Homemade Taco Seasoning

5.0 from 3 reviews
taco seasoning
 
Prep time
Total time
 
Total Cost: $0.34
Ingredients
  • 1 Tbsp chili powder $0.15
  • 1 tsp smoked paprika $0.05
  • 1 tsp cumin $0.05
  • ¼ tsp cayenne pepper $0.02
  • ½ tsp oregano $0.03
  • ½ tsp salt $0.02
  • ½ tsp (15 cranks) fresh black pepper $0.05
  • ½ tsp corn starch (optional) $0.02
Instructions
  1. Combine everything in a small bowl and stir until evenly mixed. Corn starch is optional but it will help thicken any sauce or absorb excess moisture in whatever you add the taco seasoning to (commercial taco seasoning packets contain corn starch).

 

Step By Step Photos

taco seasoningCombine the chili powder, smoked paprika, cumin, cayenne, oregano, freshly cracked black pepper, and salt in a bowl. I would say this mix is “medium” spicy. Adjust the cayenne to make it more or less spicy.

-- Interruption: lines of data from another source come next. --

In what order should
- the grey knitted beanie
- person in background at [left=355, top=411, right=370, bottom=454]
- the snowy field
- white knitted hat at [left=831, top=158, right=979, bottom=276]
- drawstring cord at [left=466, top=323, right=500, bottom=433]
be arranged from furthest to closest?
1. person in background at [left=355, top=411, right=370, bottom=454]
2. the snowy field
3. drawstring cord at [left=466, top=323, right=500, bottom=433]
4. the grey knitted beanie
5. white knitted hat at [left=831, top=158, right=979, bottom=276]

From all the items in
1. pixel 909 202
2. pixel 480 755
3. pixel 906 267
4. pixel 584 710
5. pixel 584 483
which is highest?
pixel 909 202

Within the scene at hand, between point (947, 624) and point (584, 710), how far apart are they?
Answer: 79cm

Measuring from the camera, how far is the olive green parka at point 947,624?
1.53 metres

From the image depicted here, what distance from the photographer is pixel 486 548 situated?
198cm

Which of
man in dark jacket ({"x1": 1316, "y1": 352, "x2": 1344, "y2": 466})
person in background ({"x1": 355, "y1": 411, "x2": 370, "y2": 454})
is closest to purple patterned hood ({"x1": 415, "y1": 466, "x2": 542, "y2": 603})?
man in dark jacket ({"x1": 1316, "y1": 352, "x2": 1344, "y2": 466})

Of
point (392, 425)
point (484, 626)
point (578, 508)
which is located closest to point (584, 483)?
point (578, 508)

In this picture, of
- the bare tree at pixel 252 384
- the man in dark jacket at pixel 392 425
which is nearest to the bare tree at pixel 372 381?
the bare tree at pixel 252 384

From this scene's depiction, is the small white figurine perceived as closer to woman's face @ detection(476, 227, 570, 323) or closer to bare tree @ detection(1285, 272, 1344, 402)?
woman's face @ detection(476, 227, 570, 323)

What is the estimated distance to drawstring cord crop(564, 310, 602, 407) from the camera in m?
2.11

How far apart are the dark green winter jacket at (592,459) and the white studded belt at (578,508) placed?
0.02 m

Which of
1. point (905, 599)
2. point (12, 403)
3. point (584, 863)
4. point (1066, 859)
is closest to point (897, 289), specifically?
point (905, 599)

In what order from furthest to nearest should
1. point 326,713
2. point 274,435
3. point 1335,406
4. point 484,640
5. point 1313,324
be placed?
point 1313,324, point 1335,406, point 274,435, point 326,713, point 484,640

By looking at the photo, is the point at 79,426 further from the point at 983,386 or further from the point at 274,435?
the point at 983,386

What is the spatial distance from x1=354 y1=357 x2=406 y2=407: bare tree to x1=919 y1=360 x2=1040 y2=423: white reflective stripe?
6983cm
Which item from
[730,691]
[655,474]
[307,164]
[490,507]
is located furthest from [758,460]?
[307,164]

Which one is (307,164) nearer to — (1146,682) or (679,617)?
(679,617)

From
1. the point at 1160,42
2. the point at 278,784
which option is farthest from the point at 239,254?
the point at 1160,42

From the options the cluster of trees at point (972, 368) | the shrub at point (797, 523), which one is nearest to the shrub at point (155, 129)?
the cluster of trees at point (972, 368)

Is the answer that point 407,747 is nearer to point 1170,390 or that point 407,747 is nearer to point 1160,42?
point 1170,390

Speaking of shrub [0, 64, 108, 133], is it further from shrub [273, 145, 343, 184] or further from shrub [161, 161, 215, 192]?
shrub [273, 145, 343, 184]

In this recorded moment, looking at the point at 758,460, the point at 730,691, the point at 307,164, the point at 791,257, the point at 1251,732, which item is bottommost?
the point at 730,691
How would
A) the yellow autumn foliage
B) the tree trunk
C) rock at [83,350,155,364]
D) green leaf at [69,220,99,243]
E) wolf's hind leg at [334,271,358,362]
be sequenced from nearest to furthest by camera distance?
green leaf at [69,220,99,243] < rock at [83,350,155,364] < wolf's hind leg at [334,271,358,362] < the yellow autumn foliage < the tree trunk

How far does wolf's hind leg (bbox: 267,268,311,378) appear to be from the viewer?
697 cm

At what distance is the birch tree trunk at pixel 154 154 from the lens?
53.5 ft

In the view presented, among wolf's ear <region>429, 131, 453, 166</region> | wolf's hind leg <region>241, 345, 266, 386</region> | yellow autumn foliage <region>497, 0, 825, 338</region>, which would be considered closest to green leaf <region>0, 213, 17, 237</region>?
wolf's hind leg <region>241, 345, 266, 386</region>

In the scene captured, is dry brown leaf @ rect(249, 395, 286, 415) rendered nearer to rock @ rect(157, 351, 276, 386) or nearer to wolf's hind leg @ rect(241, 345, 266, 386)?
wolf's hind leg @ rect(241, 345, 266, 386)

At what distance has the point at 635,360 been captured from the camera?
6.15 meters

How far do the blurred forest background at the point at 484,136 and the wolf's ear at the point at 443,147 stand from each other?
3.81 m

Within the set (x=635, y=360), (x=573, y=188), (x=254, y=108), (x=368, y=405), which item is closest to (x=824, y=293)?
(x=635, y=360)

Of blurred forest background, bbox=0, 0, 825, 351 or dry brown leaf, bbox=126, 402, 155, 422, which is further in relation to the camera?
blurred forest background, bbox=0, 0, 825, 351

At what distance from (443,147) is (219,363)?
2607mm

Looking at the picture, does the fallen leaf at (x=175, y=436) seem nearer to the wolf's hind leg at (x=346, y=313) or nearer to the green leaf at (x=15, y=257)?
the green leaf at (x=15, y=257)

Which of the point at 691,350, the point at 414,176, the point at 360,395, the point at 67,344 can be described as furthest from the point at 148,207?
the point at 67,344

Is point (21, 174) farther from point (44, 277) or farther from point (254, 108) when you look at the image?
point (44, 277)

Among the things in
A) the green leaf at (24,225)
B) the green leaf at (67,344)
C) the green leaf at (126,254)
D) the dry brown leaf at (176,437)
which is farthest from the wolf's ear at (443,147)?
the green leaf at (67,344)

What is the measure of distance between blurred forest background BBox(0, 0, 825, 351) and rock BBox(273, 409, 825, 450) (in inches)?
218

stirStir until evenly mixed.

corn starchAdd corn starch to help thicken whatever you’re adding the taco seasoning to. It also helps prevent sogginess from moisture that may seep out of vegetables or other ingredients.

done taco seasoningStore the taco seasoning in an air-tight container in a cool dark place until ready to use.

37 Comments

  1. Heidi says:

    Do you add water to the seasoned ground beef when you make tacos?

    • You can add a little to help rehydrate the spices, if you wish, but I usually don’t. If you do, add about 2 tbsp to 1/4 cup and make sure it cooks long enough to evaporate off. I find that beef has enough moisture in it to help rehydrate the spices, so I don’t add any more.

  2. Leslie says:

    I love this recipe! How much fresh garlic and onion would you recommend to compliment this recipe for 1 lb. of ground beef, for say, tacos, etc.?

    Thanks!

  3. acoustic_alchemy says:

    Sorry to necro an old thread, but I just made a batch (minus the salt), added half a jar of chunky medium salsa, and after simmering the whole lot, dumped a cup of leftover Kraft mac n’ cheese I made the other day. Ta-da- spicy macaroni! Granted, it turned out to be “kinda like chili with some macaroni tossed in”, so I’ll make this with a whole box next time…or add garlic and beans to make a proper vegetarian chili. Thanks Beth!

  4. SO GOOD. This can be so easily tweaked for preference (we like our seasoning really hot) and the spices you like best. We use this ALL the time now! Thank you!!

  5. Mary says:

    I use ancho chile powder for the chile powder. I always make my tacos with ground turkey.
    I also used this as a spice rub for grilled pork chops and they came out great.

  6. Anony says:

    Hi Beth,

    I know you posted this recipe over a year ago, but any chance you could cover briefly what the ingredients are in the “chili powder” you used? I don’t think we have anything exactly like it over here, and some stuff online suggests the American “chili powder blend” (which is what you seem to mean) typically contains garlic and onion powder?

    Thanks.

    • Well, the label isn’t too specific (unfortunately). It says: chili pepper, spices, salt, silicon dioxide, and garlic. I think the bulk of it is mild red chiles and that’s what gives it that deep red color. I’m surprised it says salt, because it doesn’t taste salty at all. If you can find mild chili powder (made of just mild chiles), I think that would be a reasonable substitute.

      • Anony says:

        Thanks, that’s very helpful.

      • Jon Parker says:

        I make my own chili powder by toasting dried chiles (some combo of anchos, pasillas, and chipotle moritas). Then I grind them in a coffee grinder. It’s much better than the commercial stuff.